Similarly, the affirmation of Dr. Kaushnik Das was insufficient to raise a triable issue of fact. Dr. Das examined the plaintiff on November 14, 2005, and concluded on that date that the plaintiff had "decreased" range of motion in her back. However, he failed to set forth the objective tests he performed in arriving at that conclusion ( see Piperis v Wan, 49 AD3d 840; Murray v Hartford, 23 AD3d 629; Nelson v Amicizia, 21 AD3d 1015, 1016; Maldonado v Ying Li, 13 AD3d 344). He also clearly relied on the unsworn magnetic resonance imaging (hereinafter MRI) reports of Dr. Diamond in coming to his conclusions that the plaintiff sustained herniated discs at L5-S1, C3-4, C5-6, and C6-7, and a disc bulge at T1-2 ( see Malave v Basikov, 45 AD3d 539; Verette v Zia, 44 AD3d 747; Furrs v Griffith, 43 AD3d 389).

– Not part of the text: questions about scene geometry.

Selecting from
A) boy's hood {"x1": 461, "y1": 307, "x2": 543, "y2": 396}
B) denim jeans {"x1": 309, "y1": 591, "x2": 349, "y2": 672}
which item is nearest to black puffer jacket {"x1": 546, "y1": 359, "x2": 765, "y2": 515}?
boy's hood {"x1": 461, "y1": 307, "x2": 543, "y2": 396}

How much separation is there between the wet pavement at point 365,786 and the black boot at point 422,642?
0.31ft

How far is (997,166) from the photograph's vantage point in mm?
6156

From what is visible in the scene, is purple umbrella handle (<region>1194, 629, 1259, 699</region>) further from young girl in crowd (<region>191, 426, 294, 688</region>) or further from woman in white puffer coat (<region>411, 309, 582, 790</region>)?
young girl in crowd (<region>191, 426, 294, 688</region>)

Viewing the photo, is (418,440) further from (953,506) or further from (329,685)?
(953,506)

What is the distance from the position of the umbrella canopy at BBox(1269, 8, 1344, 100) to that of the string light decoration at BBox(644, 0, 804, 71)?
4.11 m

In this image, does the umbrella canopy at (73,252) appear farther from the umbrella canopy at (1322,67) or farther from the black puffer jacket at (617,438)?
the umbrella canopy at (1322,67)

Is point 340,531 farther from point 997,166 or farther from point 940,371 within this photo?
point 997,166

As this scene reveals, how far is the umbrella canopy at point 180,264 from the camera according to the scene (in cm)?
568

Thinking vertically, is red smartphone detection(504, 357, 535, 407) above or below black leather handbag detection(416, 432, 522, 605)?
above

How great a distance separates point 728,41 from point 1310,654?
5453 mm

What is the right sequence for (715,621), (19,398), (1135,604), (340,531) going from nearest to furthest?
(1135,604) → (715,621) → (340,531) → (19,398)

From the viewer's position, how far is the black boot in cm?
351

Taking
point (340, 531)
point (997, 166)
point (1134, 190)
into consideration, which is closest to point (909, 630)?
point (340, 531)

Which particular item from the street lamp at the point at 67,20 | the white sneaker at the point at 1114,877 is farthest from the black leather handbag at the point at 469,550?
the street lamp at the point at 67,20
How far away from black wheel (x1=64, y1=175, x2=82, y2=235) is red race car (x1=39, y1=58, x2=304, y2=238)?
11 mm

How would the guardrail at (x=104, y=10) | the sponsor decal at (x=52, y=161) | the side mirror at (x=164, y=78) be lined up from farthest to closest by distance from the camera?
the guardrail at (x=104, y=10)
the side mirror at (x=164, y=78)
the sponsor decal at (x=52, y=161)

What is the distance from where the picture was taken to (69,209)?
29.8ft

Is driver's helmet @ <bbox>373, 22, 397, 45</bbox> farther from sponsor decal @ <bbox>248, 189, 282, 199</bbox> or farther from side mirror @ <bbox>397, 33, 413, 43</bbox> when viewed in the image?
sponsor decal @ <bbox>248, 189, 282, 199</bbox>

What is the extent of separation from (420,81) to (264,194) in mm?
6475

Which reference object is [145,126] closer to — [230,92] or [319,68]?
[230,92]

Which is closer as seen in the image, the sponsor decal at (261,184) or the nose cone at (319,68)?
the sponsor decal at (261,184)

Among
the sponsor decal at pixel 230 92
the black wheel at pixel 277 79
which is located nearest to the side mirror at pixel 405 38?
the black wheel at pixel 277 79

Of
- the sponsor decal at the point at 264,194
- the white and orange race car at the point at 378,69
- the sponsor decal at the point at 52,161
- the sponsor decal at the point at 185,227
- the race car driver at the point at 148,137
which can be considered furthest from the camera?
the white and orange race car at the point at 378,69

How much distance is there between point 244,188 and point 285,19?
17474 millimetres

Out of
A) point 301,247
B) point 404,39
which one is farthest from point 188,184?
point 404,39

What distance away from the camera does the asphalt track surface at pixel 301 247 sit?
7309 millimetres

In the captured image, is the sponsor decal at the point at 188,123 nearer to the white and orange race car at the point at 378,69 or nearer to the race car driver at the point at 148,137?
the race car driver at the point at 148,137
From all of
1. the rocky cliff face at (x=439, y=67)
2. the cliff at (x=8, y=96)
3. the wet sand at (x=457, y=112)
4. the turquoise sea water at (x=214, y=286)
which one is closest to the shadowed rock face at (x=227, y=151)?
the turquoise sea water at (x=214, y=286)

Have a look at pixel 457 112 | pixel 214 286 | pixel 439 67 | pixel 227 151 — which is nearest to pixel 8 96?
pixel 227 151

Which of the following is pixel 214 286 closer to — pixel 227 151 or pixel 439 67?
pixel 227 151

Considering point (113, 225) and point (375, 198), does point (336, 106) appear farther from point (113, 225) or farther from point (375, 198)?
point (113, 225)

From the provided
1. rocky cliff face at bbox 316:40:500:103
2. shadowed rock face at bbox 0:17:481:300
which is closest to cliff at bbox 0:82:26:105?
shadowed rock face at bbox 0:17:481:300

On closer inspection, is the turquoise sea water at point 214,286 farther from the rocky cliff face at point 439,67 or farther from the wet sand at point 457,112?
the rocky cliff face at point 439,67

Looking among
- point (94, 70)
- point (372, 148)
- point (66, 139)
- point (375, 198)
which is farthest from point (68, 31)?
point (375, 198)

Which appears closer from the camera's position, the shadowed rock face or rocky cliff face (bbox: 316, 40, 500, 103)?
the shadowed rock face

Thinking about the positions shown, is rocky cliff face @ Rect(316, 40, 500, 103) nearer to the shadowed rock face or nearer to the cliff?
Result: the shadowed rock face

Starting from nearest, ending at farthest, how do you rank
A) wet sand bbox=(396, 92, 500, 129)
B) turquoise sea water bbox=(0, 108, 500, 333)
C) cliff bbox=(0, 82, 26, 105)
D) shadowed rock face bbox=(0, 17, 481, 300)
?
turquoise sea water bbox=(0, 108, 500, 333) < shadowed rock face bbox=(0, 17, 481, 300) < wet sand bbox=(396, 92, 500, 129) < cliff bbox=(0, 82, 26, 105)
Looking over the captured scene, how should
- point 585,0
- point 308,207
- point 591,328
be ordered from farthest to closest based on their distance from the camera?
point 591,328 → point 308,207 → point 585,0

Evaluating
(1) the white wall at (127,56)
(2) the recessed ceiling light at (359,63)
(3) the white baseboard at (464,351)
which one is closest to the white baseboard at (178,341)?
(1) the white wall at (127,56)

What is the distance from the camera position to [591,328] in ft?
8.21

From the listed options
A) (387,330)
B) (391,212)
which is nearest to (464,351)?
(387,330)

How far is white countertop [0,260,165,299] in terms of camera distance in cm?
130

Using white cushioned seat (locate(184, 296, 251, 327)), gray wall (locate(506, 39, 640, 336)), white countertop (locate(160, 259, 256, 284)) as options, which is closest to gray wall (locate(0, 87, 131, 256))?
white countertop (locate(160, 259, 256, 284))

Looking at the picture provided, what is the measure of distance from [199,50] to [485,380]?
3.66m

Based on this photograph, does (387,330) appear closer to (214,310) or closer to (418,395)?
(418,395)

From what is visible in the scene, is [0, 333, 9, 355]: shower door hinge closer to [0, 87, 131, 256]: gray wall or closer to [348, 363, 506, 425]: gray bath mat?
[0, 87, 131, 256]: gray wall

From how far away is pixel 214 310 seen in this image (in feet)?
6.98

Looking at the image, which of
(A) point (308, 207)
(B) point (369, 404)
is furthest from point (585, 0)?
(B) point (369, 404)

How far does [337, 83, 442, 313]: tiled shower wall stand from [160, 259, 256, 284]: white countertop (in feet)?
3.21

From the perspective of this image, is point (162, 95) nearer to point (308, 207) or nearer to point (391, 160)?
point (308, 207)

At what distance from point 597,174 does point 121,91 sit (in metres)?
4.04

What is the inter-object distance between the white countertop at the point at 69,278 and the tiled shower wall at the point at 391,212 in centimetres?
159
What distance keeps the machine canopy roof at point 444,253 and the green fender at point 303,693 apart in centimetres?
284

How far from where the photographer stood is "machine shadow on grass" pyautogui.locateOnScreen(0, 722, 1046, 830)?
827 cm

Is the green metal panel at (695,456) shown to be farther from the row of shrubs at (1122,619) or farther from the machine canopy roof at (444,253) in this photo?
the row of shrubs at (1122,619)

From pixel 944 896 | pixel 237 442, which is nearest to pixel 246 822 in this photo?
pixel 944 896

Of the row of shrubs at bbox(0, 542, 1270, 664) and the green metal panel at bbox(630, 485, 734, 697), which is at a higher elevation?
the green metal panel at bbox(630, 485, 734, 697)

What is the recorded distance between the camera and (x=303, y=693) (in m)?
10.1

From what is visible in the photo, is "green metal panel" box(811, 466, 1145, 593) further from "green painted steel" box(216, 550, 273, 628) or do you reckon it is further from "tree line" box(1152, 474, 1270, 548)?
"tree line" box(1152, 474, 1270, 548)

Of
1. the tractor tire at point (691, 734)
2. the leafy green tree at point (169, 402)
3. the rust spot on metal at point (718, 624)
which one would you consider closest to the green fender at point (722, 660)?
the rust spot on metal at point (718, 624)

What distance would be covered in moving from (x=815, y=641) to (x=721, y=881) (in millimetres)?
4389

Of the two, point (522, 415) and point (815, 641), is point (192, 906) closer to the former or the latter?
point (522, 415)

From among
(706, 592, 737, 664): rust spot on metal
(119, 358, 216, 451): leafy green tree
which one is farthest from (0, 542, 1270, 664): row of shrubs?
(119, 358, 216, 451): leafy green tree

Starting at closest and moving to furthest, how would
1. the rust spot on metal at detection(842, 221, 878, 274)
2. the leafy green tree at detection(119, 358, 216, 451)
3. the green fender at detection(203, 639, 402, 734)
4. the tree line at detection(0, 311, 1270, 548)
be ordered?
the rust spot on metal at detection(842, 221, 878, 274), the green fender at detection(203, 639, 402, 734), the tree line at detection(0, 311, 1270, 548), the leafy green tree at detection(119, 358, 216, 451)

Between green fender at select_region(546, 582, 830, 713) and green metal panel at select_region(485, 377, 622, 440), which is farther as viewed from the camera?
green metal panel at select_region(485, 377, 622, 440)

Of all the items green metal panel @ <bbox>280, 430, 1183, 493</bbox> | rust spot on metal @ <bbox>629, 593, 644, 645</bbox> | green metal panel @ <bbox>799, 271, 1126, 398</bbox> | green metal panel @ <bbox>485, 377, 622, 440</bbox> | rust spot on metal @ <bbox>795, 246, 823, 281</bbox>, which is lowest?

Moreover, the reports of Dr. David Delman, and the reports and affirmation of Dr. Richard Radna, were without probative value since they clearly relied on the unsworn MRI reports of Dr. Diamond in coming to their conclusions ( see Malave v Basikov, 45 AD3d 539; Verette v Zia, 44 AD3d 747; Furrs v Griffith, 43 AD3d 389). Moreover, even if these submissions were proper, no admissible medical submissions submitted by the plaintiff, or relied upon by the plaintiffs experts, revealed any range of motion limitations in the plaintiffs spine that were even roughly contemporaneous with the subject accident ( see D'Onofrio v Floton, Inc., 45 AD3d 525; Rodriguez v Cesar, 40 AD3d 731; Borgella v L Taxi Corp., 38 AD3d 701). Without contemporaneous findings of range of motion limitations, the plaintiff could not establish the duration of the injuries ( see Ferraro v Ridge Car Serv., 49 AD3d 498). The plaintiffs self-serving affidavit was insufficient to raise a triable issue of fact ( see Roman v Fast Lane Car Serv., Inc., 46 AD3d 535).